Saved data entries
******************************

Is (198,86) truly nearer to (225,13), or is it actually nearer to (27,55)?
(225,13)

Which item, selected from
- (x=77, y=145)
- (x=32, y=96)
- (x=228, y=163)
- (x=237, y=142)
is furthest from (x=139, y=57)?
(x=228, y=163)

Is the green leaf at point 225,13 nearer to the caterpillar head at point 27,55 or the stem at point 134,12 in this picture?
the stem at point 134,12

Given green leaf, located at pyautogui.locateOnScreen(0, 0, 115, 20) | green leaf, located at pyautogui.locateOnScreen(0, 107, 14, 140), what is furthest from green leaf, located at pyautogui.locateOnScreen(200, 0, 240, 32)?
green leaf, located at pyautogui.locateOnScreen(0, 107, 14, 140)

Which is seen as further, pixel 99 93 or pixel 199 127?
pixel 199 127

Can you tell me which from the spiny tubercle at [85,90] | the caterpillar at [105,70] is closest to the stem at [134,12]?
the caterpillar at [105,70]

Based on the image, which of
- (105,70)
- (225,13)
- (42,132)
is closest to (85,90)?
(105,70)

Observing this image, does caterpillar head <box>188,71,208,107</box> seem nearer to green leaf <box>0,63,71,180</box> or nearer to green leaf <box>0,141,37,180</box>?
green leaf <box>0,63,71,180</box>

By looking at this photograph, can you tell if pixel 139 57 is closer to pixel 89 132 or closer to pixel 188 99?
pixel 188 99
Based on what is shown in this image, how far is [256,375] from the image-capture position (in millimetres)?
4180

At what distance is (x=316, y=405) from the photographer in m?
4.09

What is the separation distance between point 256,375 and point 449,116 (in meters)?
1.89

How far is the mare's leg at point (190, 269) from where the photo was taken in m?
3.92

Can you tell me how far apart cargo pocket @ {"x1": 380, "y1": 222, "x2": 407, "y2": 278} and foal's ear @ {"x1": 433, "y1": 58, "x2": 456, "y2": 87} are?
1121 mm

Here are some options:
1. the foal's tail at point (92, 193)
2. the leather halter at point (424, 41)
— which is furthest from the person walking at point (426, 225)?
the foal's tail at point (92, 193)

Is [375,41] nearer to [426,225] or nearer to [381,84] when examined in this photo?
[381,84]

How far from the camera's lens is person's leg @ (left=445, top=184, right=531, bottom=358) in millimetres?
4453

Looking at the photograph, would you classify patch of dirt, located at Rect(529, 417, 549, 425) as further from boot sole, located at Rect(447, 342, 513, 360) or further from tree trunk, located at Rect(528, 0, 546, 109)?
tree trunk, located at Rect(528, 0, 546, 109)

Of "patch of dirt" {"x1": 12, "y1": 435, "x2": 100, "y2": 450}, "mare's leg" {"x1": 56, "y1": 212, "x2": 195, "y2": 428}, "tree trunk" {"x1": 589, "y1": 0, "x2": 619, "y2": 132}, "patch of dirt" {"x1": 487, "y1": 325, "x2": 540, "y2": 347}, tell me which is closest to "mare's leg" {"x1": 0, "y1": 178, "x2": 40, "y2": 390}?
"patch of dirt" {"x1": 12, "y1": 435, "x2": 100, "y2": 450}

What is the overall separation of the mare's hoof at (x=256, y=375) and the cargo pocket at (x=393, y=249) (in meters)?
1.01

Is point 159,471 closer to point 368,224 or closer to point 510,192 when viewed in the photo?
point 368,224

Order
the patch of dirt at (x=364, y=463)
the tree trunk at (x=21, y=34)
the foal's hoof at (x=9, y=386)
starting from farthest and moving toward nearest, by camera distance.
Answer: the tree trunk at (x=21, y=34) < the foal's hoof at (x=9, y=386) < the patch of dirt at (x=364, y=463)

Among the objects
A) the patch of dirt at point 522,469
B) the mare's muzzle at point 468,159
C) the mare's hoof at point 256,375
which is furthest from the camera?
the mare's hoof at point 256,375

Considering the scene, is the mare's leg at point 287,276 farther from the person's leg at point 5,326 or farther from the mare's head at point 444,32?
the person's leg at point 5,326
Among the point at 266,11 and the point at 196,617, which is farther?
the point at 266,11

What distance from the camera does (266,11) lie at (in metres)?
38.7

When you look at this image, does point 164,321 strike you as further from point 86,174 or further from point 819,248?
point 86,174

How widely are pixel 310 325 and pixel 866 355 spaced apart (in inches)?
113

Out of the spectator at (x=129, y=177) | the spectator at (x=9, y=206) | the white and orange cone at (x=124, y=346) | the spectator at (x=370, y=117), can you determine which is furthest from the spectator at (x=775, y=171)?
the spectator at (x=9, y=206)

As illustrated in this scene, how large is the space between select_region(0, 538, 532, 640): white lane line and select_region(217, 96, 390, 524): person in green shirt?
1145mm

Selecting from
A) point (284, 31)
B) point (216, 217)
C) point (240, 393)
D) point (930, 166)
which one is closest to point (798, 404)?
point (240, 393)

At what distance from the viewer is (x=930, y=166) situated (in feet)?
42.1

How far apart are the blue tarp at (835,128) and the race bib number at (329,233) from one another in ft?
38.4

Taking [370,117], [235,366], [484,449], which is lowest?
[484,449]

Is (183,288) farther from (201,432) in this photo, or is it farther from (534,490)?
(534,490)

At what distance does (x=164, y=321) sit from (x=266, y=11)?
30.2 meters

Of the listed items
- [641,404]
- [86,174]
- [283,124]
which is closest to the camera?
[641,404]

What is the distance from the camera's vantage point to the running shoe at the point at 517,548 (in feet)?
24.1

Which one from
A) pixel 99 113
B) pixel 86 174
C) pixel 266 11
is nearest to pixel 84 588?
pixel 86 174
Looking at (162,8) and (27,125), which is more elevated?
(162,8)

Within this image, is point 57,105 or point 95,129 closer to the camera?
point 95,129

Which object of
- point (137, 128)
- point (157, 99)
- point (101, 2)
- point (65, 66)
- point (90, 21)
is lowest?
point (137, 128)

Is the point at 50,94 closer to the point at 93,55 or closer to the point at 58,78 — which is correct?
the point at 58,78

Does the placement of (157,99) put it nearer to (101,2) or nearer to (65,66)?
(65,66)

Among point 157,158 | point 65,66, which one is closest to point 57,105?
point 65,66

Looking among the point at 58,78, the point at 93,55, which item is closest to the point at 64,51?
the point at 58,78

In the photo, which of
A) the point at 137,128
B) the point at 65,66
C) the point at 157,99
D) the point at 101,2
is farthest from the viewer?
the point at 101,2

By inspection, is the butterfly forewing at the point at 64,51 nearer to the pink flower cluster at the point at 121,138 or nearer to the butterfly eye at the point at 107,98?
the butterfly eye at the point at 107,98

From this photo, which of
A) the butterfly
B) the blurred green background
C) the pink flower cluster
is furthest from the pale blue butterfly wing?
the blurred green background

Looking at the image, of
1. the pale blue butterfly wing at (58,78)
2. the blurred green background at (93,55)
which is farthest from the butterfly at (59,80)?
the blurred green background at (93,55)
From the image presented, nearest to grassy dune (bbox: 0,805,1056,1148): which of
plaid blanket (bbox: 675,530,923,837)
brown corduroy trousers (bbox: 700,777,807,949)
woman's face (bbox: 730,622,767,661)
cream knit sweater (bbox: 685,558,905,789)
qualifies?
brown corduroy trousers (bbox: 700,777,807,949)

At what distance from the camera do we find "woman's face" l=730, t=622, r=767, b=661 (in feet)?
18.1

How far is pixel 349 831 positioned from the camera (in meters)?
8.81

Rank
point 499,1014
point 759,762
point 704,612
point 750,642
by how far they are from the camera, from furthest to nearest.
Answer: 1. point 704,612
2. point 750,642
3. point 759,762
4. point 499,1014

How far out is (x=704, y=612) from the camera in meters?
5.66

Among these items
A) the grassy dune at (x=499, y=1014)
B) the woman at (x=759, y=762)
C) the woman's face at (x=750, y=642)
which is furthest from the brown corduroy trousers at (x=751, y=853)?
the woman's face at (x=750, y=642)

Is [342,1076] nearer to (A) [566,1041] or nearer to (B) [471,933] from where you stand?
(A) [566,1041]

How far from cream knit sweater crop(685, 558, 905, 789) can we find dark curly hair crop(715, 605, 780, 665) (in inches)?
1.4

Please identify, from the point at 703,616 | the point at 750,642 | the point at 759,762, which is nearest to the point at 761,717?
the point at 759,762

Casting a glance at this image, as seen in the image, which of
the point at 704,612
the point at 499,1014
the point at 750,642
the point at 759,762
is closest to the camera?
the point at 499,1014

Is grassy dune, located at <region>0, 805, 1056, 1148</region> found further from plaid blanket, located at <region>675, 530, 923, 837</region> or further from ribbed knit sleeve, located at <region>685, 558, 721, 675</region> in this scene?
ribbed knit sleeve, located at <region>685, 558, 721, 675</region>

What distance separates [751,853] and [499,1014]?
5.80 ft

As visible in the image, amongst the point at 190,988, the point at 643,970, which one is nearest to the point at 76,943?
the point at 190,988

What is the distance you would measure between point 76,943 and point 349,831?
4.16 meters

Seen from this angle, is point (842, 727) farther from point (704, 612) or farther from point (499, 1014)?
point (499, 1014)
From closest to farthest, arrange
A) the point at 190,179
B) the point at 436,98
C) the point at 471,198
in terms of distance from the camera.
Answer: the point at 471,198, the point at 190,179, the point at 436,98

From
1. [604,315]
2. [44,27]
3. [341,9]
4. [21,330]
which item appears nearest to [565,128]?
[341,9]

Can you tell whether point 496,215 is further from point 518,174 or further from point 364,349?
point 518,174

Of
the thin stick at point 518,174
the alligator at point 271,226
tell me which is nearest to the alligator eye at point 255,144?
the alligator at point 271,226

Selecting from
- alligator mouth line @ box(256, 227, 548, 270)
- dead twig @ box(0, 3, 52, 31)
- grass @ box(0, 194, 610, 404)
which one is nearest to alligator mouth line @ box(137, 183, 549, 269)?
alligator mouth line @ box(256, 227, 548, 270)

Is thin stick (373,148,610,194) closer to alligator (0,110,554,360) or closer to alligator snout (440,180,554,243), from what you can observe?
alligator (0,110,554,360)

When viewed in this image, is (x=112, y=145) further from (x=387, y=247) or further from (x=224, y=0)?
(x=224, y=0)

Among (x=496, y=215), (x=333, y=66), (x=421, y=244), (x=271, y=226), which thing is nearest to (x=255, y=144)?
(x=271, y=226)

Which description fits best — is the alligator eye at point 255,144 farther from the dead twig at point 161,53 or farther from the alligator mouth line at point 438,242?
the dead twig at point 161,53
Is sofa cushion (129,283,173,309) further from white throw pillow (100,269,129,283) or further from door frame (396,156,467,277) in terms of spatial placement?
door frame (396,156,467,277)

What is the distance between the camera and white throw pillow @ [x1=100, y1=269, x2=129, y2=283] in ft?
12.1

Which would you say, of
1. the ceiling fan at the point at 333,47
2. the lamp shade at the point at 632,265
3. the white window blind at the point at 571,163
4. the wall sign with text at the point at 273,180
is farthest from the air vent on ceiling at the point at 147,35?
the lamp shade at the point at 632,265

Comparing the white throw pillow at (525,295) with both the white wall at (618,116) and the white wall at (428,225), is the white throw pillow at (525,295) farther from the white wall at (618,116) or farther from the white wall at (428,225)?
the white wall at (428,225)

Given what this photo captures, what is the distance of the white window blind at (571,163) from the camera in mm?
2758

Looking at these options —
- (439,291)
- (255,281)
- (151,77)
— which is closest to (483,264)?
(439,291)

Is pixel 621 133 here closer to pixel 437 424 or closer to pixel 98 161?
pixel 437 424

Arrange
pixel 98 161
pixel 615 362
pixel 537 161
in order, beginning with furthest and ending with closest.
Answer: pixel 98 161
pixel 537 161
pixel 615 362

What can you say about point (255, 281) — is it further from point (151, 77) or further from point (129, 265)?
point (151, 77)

******************************

__Work required__
Exactly reproduce the lines from the one containing "Given what this" through the end of the records, and only those lines.

__Worked solution__
Given what this photo captures, what is the distance of the white window blind at (571,163) from the camera in mm?
2758

Looking at these options —
- (439,291)
- (255,281)
- (151,77)
— which is closest to (483,264)?
(439,291)

Is pixel 621 133 here closer to pixel 437 424 or closer to pixel 98 161?
pixel 437 424

Arrange
pixel 98 161
pixel 615 362
pixel 537 161
in order, beginning with furthest and ending with closest.
Answer: pixel 98 161
pixel 537 161
pixel 615 362

What can you say about point (255, 281) — is it further from point (151, 77) or further from point (129, 265)?
point (151, 77)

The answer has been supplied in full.